It is a top ten book of the year for sure and maybe the best YA novel this year. If you like The Handmaid’s Tale and Vox, this book is for you.”

 

NO MAJOR SPOILERS

Billed as a feminist Lord of The Flies with shades of the Handmaids Tale, The Grace Year by Kim Liggett is a much anticipated YA release and I was delighted to get my hands on an advance copy to review.

The book tells the story of a young woman, Tierney, who is about to embark on her Grace Year, the year after reaching puberty, when all the young women of the town are sent to a remote location to rid themselves of their “magic” so that they will become suitable wife material, submissive to their husbands and dedicated to bearing and raising children, The setting of this book is left deliberately vague, we are given no indication of time or place, but while I did notice this, it did not bother me or hinder my enjoyment of the book, in fact if anything it lent it a universal feel, like it could be anywhere.

While many of the young women are eager to marry and start their families, particularly if their prospective spouse is particularly handsome or high up in the towns hierarchy, this has never been Tierney’s dream. As one of several sisters, she has grown up as something of a tomboy, and her father’s favourite, given much more freedom than most girls and taught how to fish and hunt and about nature, she has a good chance of doing more than some girls on the Grace Year, and actually surviving.

As we learn more about the practice, it becomes apparent that the year is brutal, and that some will come back vastly changed while others will not come back at all, and not just due to illness. Poachers will hunt the girls if they try to leave their camp, and the black market value of the girls and even their body parts is high.

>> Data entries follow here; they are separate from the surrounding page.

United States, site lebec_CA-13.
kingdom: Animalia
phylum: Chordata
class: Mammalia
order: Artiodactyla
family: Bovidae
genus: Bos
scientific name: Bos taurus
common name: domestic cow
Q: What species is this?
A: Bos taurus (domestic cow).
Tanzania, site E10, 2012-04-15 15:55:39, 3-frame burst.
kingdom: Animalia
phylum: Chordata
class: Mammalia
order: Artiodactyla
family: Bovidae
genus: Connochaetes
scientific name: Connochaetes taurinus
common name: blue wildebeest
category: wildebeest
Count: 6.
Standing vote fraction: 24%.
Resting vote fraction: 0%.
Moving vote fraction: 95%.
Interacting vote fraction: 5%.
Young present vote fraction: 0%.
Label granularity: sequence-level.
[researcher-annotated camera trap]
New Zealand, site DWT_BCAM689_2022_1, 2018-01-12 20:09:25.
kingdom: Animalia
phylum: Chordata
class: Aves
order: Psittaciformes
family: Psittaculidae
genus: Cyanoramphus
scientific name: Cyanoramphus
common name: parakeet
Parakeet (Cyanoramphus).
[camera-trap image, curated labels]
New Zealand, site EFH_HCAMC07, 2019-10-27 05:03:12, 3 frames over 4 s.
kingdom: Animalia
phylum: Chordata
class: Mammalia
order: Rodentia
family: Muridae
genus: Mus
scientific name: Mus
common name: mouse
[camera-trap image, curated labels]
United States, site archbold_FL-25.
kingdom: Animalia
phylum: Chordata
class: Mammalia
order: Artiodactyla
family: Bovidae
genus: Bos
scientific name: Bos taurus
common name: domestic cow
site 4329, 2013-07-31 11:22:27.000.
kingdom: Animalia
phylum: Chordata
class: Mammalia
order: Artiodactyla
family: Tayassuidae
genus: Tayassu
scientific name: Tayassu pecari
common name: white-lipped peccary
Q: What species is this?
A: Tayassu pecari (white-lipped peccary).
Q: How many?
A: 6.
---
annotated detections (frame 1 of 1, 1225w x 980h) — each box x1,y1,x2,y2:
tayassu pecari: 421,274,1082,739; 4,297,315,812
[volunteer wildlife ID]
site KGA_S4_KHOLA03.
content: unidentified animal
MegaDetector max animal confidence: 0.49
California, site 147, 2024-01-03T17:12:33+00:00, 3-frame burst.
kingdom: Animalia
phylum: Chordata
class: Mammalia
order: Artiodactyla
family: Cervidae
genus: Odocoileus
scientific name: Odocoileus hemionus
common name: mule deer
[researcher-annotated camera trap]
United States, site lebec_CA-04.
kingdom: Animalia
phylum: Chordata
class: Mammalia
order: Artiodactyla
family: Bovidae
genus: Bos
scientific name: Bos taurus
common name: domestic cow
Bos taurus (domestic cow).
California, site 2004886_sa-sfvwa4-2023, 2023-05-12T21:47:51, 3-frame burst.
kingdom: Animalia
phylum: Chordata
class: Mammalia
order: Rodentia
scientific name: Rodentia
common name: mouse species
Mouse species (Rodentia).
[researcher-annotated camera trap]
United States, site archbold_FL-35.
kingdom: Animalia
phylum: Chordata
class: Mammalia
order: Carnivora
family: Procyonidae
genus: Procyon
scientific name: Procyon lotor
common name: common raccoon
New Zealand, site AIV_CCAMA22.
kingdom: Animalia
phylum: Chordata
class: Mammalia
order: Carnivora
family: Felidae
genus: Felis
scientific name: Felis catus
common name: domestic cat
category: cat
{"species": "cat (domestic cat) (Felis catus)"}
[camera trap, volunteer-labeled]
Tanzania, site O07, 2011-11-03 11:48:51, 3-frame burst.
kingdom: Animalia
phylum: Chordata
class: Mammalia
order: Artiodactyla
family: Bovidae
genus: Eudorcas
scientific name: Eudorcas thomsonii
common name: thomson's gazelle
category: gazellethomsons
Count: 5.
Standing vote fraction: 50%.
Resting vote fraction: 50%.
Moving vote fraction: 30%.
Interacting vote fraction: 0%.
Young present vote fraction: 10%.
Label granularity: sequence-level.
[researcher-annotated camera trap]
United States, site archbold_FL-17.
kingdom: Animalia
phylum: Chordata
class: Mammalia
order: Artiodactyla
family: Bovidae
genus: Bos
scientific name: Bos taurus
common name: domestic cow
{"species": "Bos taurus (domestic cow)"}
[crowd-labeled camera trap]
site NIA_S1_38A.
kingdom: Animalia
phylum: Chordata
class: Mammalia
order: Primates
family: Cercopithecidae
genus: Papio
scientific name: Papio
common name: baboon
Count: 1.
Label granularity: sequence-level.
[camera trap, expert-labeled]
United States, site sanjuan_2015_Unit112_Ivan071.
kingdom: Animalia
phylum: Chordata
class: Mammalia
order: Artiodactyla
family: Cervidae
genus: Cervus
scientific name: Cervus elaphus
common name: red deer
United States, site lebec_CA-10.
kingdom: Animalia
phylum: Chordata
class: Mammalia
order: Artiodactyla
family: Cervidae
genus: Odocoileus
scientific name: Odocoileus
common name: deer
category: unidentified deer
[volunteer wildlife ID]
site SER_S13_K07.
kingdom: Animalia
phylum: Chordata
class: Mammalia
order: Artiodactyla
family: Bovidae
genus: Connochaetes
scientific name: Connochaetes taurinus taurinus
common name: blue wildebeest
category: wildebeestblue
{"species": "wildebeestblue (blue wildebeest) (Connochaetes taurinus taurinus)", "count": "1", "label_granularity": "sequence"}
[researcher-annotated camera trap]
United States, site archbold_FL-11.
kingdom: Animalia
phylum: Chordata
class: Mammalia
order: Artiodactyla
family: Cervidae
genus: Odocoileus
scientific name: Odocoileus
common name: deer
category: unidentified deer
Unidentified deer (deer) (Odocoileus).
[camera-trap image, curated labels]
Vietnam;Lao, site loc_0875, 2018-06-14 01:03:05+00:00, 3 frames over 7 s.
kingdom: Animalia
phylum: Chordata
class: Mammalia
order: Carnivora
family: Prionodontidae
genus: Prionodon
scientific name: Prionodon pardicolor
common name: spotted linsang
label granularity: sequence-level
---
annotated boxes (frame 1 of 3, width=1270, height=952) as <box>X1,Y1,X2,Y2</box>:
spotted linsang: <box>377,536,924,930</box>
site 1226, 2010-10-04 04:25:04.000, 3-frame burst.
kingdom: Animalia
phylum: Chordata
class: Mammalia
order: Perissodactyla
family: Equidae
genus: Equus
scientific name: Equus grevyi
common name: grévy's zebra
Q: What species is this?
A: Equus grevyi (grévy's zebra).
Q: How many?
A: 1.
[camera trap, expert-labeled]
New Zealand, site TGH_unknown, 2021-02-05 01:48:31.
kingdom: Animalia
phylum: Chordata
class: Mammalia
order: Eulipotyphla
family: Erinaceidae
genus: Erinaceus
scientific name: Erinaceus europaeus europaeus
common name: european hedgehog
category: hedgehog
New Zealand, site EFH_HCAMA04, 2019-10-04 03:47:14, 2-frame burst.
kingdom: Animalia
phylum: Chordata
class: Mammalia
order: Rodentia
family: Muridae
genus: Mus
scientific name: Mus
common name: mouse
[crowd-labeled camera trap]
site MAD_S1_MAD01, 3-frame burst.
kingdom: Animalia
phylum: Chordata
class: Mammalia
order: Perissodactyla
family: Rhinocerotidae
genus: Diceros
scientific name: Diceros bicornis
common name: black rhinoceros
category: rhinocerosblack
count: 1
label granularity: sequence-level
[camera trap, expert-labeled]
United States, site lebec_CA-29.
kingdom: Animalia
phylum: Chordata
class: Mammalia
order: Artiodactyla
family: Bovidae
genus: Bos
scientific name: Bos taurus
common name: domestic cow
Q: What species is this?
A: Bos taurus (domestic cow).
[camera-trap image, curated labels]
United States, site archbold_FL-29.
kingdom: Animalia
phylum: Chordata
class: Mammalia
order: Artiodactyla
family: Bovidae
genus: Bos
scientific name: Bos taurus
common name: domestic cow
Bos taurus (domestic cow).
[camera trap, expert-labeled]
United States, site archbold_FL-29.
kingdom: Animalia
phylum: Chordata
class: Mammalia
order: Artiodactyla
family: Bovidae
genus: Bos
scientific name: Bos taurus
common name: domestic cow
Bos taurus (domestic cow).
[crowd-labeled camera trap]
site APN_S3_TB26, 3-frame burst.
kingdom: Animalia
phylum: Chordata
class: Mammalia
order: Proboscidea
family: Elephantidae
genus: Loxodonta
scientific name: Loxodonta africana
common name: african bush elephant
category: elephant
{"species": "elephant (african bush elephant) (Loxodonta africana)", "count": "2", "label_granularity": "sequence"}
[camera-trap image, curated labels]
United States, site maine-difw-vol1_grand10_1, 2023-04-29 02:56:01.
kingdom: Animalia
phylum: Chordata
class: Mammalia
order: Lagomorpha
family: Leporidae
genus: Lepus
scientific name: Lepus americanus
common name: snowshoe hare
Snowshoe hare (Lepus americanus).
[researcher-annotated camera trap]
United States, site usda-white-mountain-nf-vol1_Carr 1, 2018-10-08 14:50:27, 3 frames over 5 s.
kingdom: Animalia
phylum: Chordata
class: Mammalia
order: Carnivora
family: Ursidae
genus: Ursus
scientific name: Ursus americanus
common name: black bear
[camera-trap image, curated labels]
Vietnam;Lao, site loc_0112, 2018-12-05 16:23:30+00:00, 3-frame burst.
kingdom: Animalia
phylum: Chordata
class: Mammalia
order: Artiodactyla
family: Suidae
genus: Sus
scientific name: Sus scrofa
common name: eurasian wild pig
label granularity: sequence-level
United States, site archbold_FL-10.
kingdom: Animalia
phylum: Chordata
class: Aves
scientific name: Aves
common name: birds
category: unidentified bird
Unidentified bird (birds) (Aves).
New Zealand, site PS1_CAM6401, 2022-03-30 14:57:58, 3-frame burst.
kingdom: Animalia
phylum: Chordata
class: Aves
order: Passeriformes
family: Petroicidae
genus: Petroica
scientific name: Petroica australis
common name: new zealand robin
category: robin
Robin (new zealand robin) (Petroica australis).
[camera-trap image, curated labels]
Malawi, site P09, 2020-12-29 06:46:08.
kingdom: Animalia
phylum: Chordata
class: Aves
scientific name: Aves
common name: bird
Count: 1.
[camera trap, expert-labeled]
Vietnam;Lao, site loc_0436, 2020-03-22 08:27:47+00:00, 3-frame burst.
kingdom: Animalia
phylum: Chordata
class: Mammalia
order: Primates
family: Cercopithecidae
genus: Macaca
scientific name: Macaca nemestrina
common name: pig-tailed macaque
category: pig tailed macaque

The majority of the book tells the story of Tierney’s time in isolation with the other girls, and in true Mean Girls fashion, a hierarchy soon evolves. As the girls spend more time together they start to experience strange happenings which they put down to their magic, the magic they must purge themselves of before returning home. When a conflict sees Tierney exiled from the camp she must risk the dangerous poachers, but it also helps her to understand more about what is really happening in the camp, and how she can change it.

When help comes from an unexpected source, she begins to believe that she may survive the Grace Year after all Overall I really enjoyed this book, I loved the concept, and did not mind that there were shades of other books in the story, this felt new enough for me to overlook the influences.

Tierney was a good character, and I enjoyed following her as the story unfolded, though I wish some of the other characters had been just a little better fleshed out. The pacing is somewhat mixed, the book starts strong but definitely lags in the middle, in the section where Tierney leaves the camp and until she makes it back inside, then it picks up again and finishes strong.

The world building was good, which sounds a little counter intuitive since we don’t have a definitive setting, but I found the way the society was set up to be fascinating, and I would love to know more about how it reached the point at which we find it. There is a interesting air of mystery about what the Grace Year actually entails, the girls themselves have heard only snippets of rumors, and the women who come back never speak about their experiences, so wondering about what was really going on kept my interest in the book, even in the slower part.

I really loved the idea of women working together, and how rebellion can occur in the smallest and most unexpected ways, but I cannot say more without spoiling the book for other readers. I will add a note of caution, this book is quite graphic at times in its descriptions of violence and gruesome injuries, so that may be something to bear in mind for readers planning to pick it up. However it is never gratuitous and fells like it fits the story the author is telling. My only other minor complaint is that on a couple of occasions Tierney has to rely on a man to save her, and that, together with the resulting romance elements felt just a little jarring and out of place but not enough to spoil the book.

As for the ending, well it was simply perfect, but to know just why it was so good, you’ll have to read the book.